Our lifeline came in a monthly care package of graphic novels from my parents
Washington
When my eldest son was a toddler, he constantly propositioned people with his favourite phrase: “Book-on-a-couch?” He was so passionate about books that when his injured grandmother had to babysit him for an entire work day, she spent eight hours reading him one book-on-a-couch after another. The kid was in heaven.
Now almost 10, Liam still craves good stories, as does his younger brother, Reid. We make regular family trips to our small-town Maine library, often coming home with a haul that overflows two tote bags. We appreciate moderation in other realms, but when it comes to books, we indulge.

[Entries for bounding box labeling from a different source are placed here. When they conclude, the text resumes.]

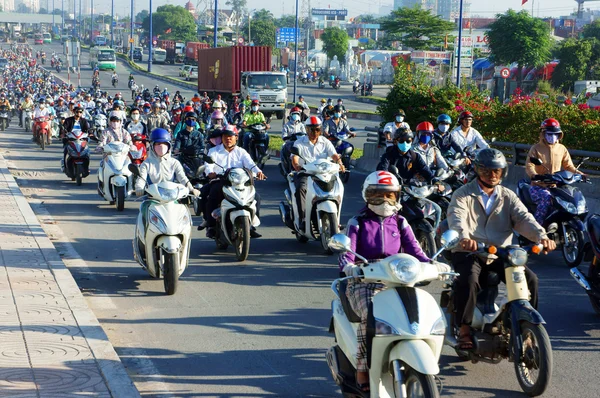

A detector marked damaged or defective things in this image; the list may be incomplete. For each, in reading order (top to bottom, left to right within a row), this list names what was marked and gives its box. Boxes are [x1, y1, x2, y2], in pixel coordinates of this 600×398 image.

rusty shipping container [197, 46, 272, 95]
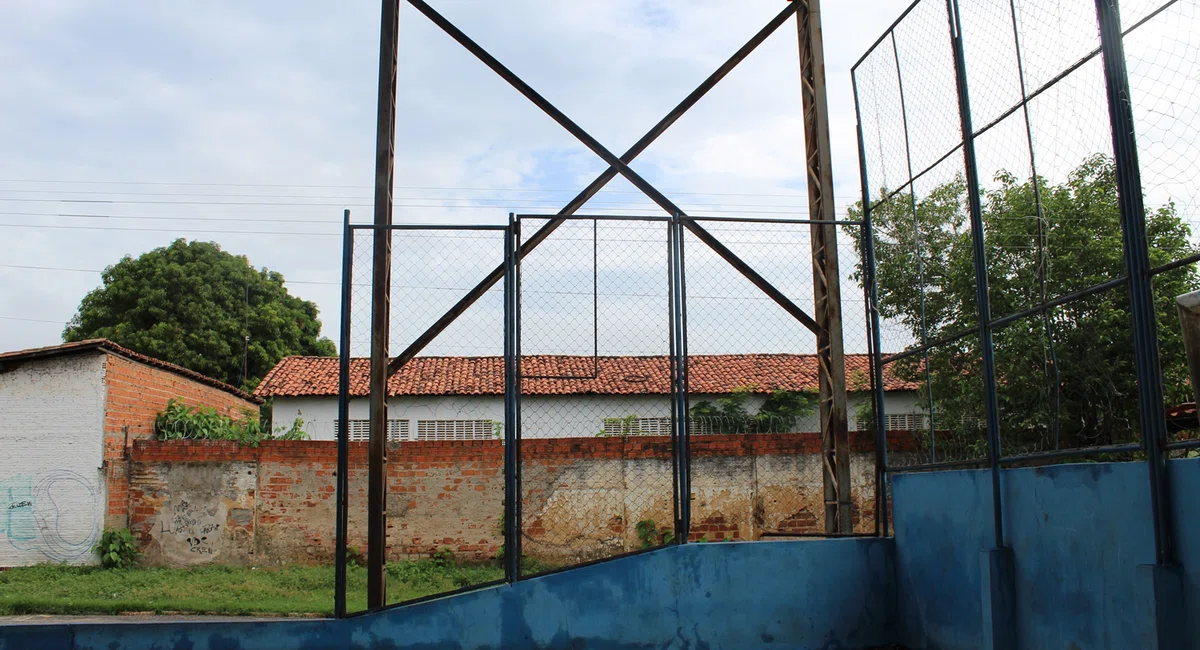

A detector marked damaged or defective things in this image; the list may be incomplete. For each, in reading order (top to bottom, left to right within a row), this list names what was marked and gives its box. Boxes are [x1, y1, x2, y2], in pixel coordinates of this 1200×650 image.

rusty metal post [366, 0, 398, 608]
rusty metal post [796, 0, 852, 532]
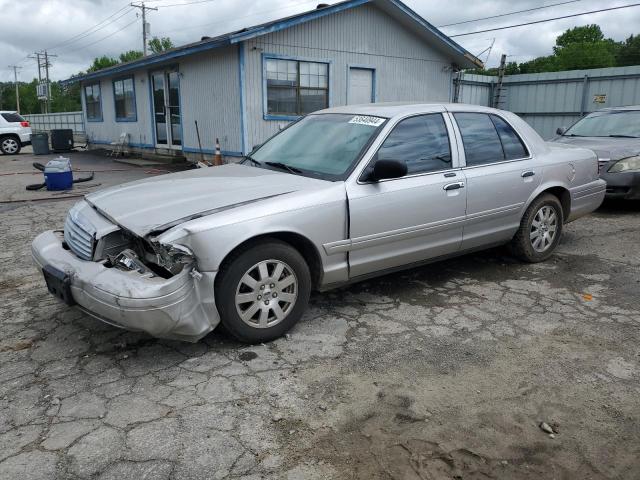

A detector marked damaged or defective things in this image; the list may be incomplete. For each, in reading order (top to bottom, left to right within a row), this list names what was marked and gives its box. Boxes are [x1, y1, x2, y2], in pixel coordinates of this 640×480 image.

crumpled front bumper [31, 230, 220, 340]
damaged silver sedan [32, 104, 608, 344]
cracked asphalt [1, 155, 640, 480]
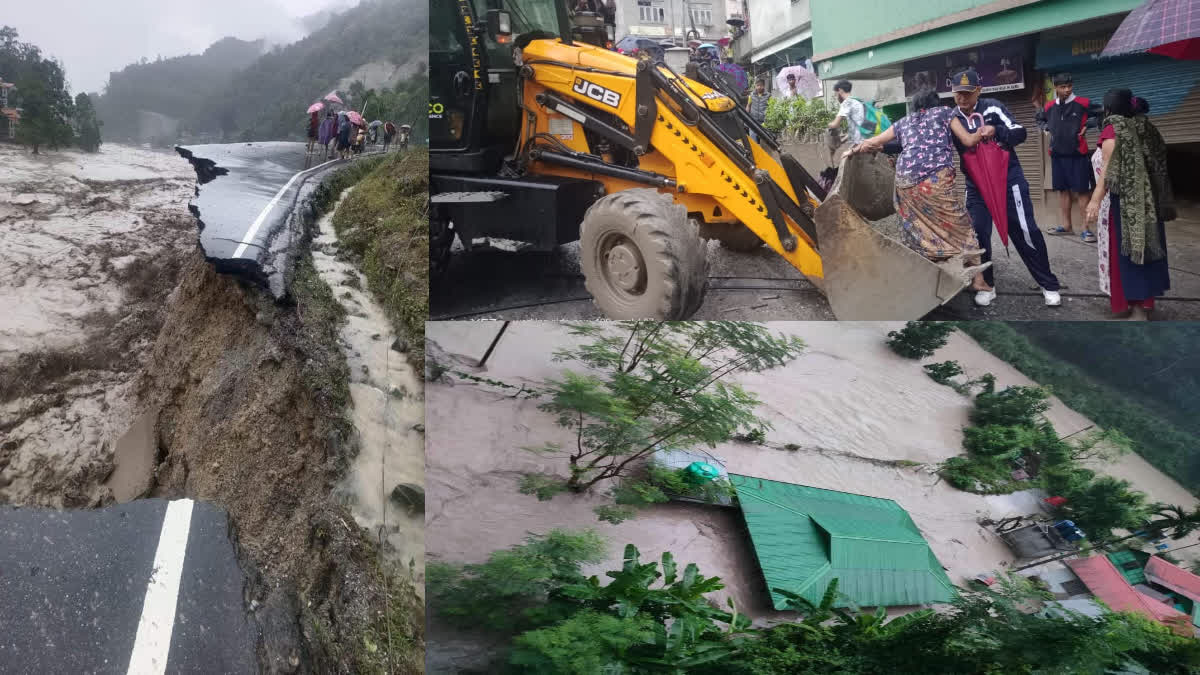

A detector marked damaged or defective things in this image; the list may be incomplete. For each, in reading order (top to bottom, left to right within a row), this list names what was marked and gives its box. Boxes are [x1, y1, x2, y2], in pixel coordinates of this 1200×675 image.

damaged asphalt road [175, 141, 350, 296]
damaged asphalt road [0, 497, 260, 667]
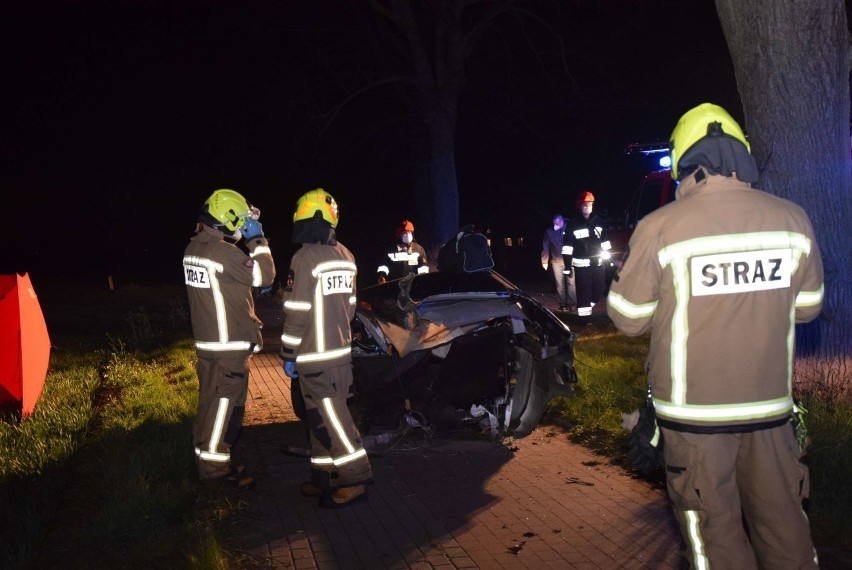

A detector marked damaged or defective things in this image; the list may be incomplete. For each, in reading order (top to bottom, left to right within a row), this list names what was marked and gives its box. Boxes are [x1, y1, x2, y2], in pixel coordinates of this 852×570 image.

torn car body panel [350, 270, 576, 434]
wrecked car [350, 268, 576, 438]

So when we decided to spend an academic year in Central America, my biggest worry wasn’t Zika or typhoid, but a dearth of picture books. We limited ourselves to a single duffel bag of possessions per person, for the year. Liam could get by with digital novels, but Reid, 6, was just on the cusp of learning to read. It seemed to me we had a choice. We could forgo binoculars, rain jackets and hiking shoes to fill one of our four bags with a scant 40 picture books to be reread dozens of times throughout the year, or we could force Reid to go cold turkey on books.
Feeling like a bad parent, I chose the latter.
Last August, we settled into our home in Monteverde, a small village on the Continental Divide in Costa Rica. Unlike most towns there, the village does have a library. It’s never locked, allowing for 24-hour, self-service checkout. There are more than 20,000 books. There is just one disappointment: The picture books. The yellow spine of a dog-eared 1969 edition of Curious George Rides a Bike, originally donated to a school in Colorado, is the sort of book that stands out.
For a while, Reid got by on the materials his teacher sent home to practice reading — three easy-reader books per week, including two in Spanish and one in English. But these simple storylines were no substitute for our many favourites at home, such as Harry and Horsie, The Chicken-Chasing Queen of Lamar County or the zany, numerically-themed tale of Zero the Hero.
Our lifeline came in a monthly care package of graphic novels from my parents. Words per pound, graphic novels pack a punch, while also providing the kids with the illustrations they craved. Often exhausted at the end of the school day, Liam and Reid happily escaped into their graphic novels. They devoured Red’s Planet, featuring a kid who travels to a stunning planet and becomes a high-top-wearing alien; Mighty Jack, set in a magical — and sometimes hostile — garden; and Hilda and the Midnight Giant, depicting a spunky protagonist in a Scandinavian wonderland. These characters’ attempts to make sense of their awesome and sometimes frustratingly unfamiliar surroundings were cathartic as my kids navigated new norms around language, bullying and friendship.
Their favourite books depicted the seemingly bipolar drives of young children: Wanting to throw on a cape — or to grab a gun, frankly, regardless of their parents’ pacifist proclivities — to take on the bad guys, or their need to cuddle and coo over a fluffy, big-eyed stuffed animal. As we prepared to return to Maine, I wistfully eyed our prized collection of graphic novels, which we donated to the Monteverde library. I’ll miss our family knowing a set of books so well that each character and illustration is a shared reference.